Given instruction:
Extend the passage on refrigerant loops in gas liquefaction, continuing from its final sentence.

Certainly, any number of loops including at least 2, 3, 4, 5, 6, 7,
8, 9, 10, or more, may be utilized, and any suitable refrigerant
may be utilized. Non-limiting examples of suitable refrigerants
include nitrogen, air, argon, hydrocarbons, helium, suitable
cryogenic refrigerants, and mixtures of two or more thereof. A
preferred refrigerant comprises nitrogen and oxygen; a non-limiting
example includes nitrogen containing 0 to 21% oxygen by volume. In
the preferred embodiment, the refrigerant may remain in the gaseous
phase at all points in the process. This is an advantage
particularly for offshore applications in which the process
equipment is subject to tilt, roll, or other vessel motions, since
no distribution of a mixed-phase refrigerant is required. Some
embodiments of the present invention may utilize non-flammable
refrigerants. Optionally, in some embodiments, closed-loop
refrigeration may be added, either in combination with the heat
exchangers described here or in separate heat exchangers, to cool
the gas entering the liquefaction process or to cool the
refrigerant gas exiting the refrigerant compressors. The use of
separate closed-loop refrigerant may improve the energy efficiency
of the overall process. The refrigerant stream may be split into
two loops at piping split S and combined back together at piping
junction J.
[0075] Starting at piping junction J, the refrigerant stream 213 at
approximately ambient temperature (depending on the temperature of
the process cooling media, for example air, water, or chilled
water) undergoes a number of stages of compression with cooling
following each stage of compression.

Records supplied:
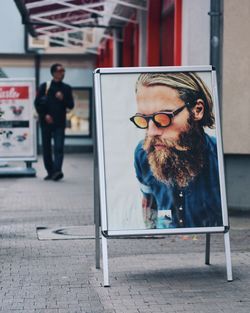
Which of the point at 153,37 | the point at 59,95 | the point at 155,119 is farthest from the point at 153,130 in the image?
the point at 153,37

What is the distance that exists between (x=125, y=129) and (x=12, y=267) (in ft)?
5.61

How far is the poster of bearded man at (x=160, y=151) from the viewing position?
7.57m

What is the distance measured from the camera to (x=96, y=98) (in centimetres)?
760

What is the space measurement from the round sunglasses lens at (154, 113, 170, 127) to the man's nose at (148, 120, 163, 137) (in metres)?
0.04

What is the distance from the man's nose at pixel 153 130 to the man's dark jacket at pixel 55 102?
9.04 meters

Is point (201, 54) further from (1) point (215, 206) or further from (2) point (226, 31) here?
(1) point (215, 206)

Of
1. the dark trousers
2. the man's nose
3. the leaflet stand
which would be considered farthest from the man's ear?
the leaflet stand

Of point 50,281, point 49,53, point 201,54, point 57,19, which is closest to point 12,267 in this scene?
point 50,281

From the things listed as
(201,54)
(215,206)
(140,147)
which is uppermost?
(201,54)

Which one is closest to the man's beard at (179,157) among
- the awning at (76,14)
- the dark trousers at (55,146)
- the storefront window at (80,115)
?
the dark trousers at (55,146)

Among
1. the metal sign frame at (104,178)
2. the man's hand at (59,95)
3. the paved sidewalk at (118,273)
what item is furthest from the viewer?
the man's hand at (59,95)

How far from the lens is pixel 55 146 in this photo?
54.9 feet

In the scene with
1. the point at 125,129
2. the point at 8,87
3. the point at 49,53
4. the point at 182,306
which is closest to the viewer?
the point at 182,306

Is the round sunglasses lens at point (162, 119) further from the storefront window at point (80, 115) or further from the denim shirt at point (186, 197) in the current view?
the storefront window at point (80, 115)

Reply:
[0076] In the example shown, refrigerant stream 213 is compressed
(and heated) by compressor 243 and exits as stream 214. Subsequent
cooling of stream 214 is provided by cooler 244 resulting in a
cooled stream 215. In the example shown, compressor 243 is driven
by expander 242.
[0077] Refrigerant stream 215 is compressed (and heated) by a
compressor stage 245 and exits as stream 216. Subsequent cooling of
stream 216 is provided by cooler 246 resulting in a cooled stream
217. Stream 217 is compressed (and heated) by compressor stage 247
and exits as stream 218. Subsequent cooling of stream 218 is
provided by cooler 249 resulting in a cooled stream 219. In one
non-limiting embodiment, the pressure of stream 219 is about 670
psig. In some non-limiting embodiments compressor stages 245 and
247 are typically driven by a single driver, examples of which may
include an electric motor, a gas turbine, aeroderivative gas
turbine, or a steam turbine.
[0078] Cooled refrigerant stream 219 is then split into two loops
at piping split S: a lower pressure, warmer loop beginning with
stream 220, and a higher pressure, cooler loop beginning with
stream 230. In the practice of the present invention, the higher
pressure lower temperature refrigerant loop is further compressed
to a pressure substantially higher than that of stream 220.
[0079] Cooling may be provided to coolers 244, 246, 249, and 252 by
any suitable means and method, and by using any suitable cooling
medium. There may be one or more cooling systems that service these
coolers. In one non-limiting embodiment, cooling water is provided
to each of those coolers.
[0080] With reference now to the lower pressure warmer loop, stream
220 is cooled in main heat exchanger 240, exiting as stream 221.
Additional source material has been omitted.